Festival del Catet 2016 (suite)
Les Chaises
Dans le cadre de la 16ème édition du Festival de la Terrasse et del Catet, le metteur en scène Bernard Lévy présente une version bouleversante d’un des grands classiques du 20èmesiècle, « Les Chaises » d’Eugène Ionesco.
Il faut sans doute beaucoup de courage dans un festival estival qui se tient dans le Sud de la France pour programmer un des fleurons du théâtre de l’ « absurde », grand drame de l’incommunicabilité et de la solitude, triste évocation du naufrage de la vieillesse et pis, de l’impossibilité pure et simple de se comprendre.

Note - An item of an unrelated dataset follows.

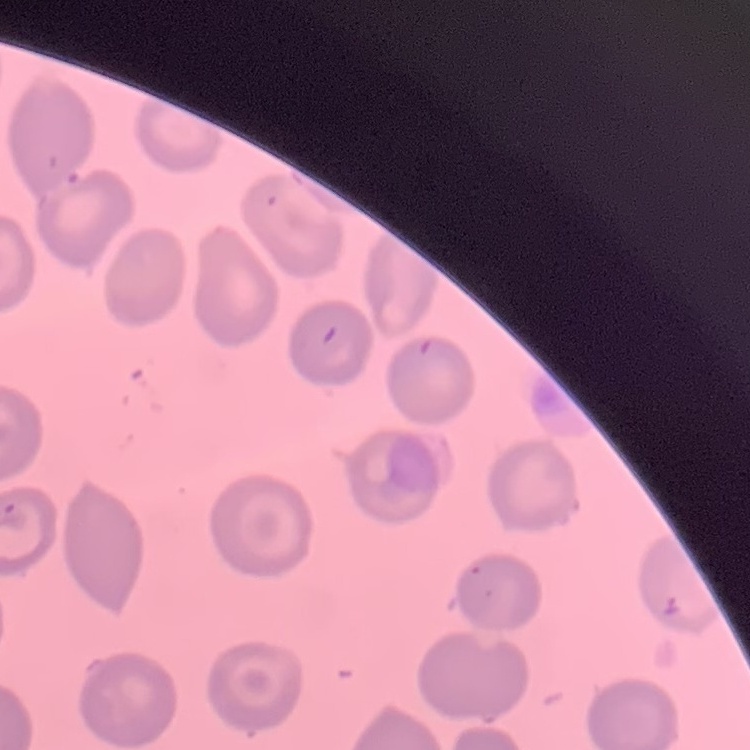 The red blood cells show no rouleaux formation. One tile cut from a larger photomicrograph. Thin blood film. Field's or Giemsa stain.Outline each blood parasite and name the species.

Le sujet de la pièce d’Ionesco, créée en 1954 est minimaliste : un couple de vieillards (94 et 95 ans) vivants sur ce que l’on comprend être une île battue des flots, ressassent leur passé et remâchent les mêmes vieilles histoires et légendes familiales. Toute cette vieillesse ennemie se traduit dans l’écriture par d’habiles jeux linguistiques (répétitions, écholalies), la voix même des acteurs étant filtrée par un décor en verre qui encadre la pièce principale de leur retraite. Rien ne semble avancer sur cette machine scénique, rien ne semble enrayer ce babil radoteur si ce n’est l’annonce par le vieil homme de l’arrivée imminente d’un « orateur » à qui il entend confier la révélation d’un message personnel qu’il compte adresser à l’humanité. Aussitôt sonnent à la porte de la demeure du couple des invités invisibles qui arrivent un à un - une dame, une belle dame, un général ou un colonel un peu lubrique, une équipe de télévision et toute une flopée d’éminences et de vieilles vanités- et à qui il faut fournir des chaises. La multiplicité de chaises qui ne seront jamais remplies finit par éloigner les protagonistes sur le plateau puis à les submerger définitivement. Dans la pièce créée à l’origine (avec notamment Tsilla Chelton dans le rôle) les deux vieux se défenestrent. Dans la mise en scène de Bernard Lévy, le suicide est plus soft. Après avoir absorbé un ultime cachet létal le couple s’embrasse tendrement sur Please love me de Michel Polnareff. De manière générale d’ailleurs, le metteur en scène semble avoir humanisé la mécanique langagière implacable de Ionesco sans atténuer l’effroi ressenti par la sensation de vide ontologique éprouvé à la lecture du texte. Thierry Bosc et Emmanuelle Grangé deux comédiens expérimentés (ils ont joué avec la fine fleur de l’exploration théâtrale contemporaine de Jean-Pierre Vincent à Louis-Charles-Sirjacq) font des merveilles pour rendre la polysémie de cette œuvre ciselée et qui paraît aujourd’hui étrangement en résonance avec d’autres chefs d’œuvre comme le fameux « Amour » de Michael Hanecke.